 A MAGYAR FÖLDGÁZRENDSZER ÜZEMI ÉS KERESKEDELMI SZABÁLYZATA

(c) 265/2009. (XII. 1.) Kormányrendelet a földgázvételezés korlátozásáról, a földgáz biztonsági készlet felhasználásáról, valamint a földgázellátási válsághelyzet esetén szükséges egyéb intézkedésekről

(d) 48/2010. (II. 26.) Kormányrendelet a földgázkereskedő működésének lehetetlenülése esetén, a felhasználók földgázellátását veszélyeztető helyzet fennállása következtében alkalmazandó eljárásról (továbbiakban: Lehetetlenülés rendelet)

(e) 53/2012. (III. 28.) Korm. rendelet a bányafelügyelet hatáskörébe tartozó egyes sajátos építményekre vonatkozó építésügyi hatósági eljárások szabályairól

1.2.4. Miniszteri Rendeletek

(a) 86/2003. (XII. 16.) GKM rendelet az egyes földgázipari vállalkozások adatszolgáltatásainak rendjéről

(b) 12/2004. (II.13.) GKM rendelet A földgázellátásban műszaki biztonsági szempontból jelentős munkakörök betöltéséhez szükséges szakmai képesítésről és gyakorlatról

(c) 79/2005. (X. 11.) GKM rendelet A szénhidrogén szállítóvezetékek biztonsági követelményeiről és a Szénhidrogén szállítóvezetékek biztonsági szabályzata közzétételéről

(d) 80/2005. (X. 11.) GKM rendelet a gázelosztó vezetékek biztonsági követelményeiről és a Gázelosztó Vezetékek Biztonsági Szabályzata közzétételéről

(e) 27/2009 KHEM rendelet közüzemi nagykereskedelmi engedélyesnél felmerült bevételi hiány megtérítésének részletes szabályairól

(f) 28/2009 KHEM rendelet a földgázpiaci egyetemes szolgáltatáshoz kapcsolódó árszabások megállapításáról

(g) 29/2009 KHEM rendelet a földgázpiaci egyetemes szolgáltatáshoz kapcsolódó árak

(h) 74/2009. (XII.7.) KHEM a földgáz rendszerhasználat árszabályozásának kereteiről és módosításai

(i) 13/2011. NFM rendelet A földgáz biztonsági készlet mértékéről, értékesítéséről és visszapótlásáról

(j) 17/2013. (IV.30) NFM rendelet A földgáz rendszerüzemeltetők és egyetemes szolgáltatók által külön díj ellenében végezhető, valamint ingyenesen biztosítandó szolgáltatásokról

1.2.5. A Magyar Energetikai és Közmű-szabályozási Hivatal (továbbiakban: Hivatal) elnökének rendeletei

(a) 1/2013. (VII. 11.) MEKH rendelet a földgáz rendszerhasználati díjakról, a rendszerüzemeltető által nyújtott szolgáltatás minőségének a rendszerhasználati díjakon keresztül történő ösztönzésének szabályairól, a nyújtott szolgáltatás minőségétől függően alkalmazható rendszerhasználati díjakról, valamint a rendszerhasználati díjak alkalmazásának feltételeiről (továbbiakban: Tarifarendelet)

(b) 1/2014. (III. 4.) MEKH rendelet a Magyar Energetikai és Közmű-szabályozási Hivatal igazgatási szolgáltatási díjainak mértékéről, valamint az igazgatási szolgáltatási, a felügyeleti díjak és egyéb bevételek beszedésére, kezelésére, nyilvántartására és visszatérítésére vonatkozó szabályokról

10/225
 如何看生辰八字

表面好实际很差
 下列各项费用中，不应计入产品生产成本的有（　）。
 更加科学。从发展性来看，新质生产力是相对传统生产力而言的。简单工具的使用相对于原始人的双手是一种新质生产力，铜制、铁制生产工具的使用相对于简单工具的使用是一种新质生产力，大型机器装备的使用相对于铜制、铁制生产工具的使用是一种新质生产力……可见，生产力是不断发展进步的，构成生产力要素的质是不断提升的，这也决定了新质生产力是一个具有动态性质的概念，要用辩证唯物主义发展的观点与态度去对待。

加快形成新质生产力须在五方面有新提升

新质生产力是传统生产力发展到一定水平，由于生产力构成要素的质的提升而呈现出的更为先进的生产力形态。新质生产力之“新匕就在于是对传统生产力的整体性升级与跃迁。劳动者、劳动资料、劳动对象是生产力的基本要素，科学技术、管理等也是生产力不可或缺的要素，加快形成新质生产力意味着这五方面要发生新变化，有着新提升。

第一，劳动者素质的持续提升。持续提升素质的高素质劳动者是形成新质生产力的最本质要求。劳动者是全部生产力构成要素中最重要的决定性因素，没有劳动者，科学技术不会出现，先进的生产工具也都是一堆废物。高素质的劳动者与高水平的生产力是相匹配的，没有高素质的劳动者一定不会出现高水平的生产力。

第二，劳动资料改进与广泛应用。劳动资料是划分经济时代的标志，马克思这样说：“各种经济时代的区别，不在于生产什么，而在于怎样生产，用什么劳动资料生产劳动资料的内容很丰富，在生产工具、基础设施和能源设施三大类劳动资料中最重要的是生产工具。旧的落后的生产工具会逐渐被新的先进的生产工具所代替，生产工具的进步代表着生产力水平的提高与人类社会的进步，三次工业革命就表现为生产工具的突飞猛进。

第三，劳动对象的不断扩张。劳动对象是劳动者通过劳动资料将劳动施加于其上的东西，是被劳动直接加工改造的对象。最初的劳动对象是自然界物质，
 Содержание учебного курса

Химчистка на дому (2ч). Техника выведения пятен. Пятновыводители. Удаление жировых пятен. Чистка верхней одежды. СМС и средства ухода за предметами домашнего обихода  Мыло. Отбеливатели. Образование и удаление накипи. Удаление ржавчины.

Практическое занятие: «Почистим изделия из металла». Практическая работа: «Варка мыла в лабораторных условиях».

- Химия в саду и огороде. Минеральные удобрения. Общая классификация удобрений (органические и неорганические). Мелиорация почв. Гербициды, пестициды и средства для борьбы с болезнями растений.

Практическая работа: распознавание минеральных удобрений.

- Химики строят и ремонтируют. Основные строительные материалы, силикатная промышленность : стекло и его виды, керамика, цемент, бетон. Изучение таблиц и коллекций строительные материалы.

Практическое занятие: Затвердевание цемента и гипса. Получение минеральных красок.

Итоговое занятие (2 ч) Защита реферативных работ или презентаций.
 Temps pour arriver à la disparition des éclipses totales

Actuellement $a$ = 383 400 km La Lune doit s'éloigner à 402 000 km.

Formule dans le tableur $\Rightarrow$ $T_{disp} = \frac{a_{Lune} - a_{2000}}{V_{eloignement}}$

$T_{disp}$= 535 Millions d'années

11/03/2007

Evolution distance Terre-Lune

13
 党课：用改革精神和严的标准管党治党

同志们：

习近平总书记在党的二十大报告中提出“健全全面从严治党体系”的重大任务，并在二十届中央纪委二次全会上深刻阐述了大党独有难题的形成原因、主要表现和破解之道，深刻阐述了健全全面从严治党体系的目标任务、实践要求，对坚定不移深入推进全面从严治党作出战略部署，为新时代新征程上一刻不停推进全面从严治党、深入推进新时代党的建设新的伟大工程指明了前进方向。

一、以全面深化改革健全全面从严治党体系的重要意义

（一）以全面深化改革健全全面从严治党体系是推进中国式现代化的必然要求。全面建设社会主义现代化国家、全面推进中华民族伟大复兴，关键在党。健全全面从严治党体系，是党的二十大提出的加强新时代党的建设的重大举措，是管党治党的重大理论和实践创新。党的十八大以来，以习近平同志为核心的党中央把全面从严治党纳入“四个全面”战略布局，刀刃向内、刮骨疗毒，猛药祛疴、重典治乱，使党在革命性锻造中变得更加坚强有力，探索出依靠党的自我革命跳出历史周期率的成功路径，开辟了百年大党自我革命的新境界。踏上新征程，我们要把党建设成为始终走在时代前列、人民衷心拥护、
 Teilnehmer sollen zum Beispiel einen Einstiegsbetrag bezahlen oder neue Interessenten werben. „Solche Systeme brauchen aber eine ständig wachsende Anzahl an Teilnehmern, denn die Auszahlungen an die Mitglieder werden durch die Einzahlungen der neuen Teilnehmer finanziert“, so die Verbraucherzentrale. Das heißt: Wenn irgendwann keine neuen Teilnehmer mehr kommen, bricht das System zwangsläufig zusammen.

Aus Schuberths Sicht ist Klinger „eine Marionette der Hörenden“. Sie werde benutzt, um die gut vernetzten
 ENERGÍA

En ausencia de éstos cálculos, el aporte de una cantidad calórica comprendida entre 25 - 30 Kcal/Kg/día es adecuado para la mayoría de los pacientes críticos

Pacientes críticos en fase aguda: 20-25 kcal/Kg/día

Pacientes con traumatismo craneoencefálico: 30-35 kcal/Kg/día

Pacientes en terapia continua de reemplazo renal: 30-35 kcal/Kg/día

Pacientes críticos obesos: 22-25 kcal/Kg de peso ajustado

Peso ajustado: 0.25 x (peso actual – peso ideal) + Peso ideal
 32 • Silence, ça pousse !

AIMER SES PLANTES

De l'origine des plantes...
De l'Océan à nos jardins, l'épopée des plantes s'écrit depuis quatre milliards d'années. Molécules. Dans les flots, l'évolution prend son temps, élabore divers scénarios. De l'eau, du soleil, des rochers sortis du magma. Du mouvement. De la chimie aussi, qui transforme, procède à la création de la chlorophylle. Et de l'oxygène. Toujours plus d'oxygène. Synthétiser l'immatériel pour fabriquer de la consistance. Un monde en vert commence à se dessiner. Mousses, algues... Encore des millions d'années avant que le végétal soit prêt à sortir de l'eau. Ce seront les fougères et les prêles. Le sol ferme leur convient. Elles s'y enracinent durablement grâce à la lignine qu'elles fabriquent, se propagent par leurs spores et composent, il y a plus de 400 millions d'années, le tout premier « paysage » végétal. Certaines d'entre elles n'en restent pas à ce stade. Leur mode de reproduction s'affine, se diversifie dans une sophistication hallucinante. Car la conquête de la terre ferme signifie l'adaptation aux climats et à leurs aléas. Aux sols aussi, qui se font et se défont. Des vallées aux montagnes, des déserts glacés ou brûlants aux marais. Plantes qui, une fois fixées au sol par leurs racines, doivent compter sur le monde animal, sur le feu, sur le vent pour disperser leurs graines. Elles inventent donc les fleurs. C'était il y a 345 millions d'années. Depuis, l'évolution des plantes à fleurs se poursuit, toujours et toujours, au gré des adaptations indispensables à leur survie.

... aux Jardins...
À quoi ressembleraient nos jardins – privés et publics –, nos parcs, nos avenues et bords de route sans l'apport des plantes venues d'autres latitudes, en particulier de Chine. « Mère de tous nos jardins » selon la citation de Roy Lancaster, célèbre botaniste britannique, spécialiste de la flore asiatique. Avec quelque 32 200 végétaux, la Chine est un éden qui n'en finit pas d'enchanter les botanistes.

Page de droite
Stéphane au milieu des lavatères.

┄┄┄┄┄┄┄┄┄┄

• _EXERCISE DESCRIPTION_:
Scan the records for lines that hold "egyetemes", and reproduce each one you find.

• _OUTPUT FOR THIS TASK_:
(f) 28/2009 KHEM rendelet a földgázpiaci egyetemes szolgáltatáshoz kapcsolódó árszabások megállapításáról
(g) 29/2009 KHEM rendelet a földgázpiaci egyetemes szolgáltatáshoz kapcsolódó árak
(j) 17/2013. (IV.30) NFM rendelet A földgáz rendszerüzemeltetők és egyetemes szolgáltatók által külön díj ellenében végezhető, valamint ingyenesen biztosítandó szolgáltatásokról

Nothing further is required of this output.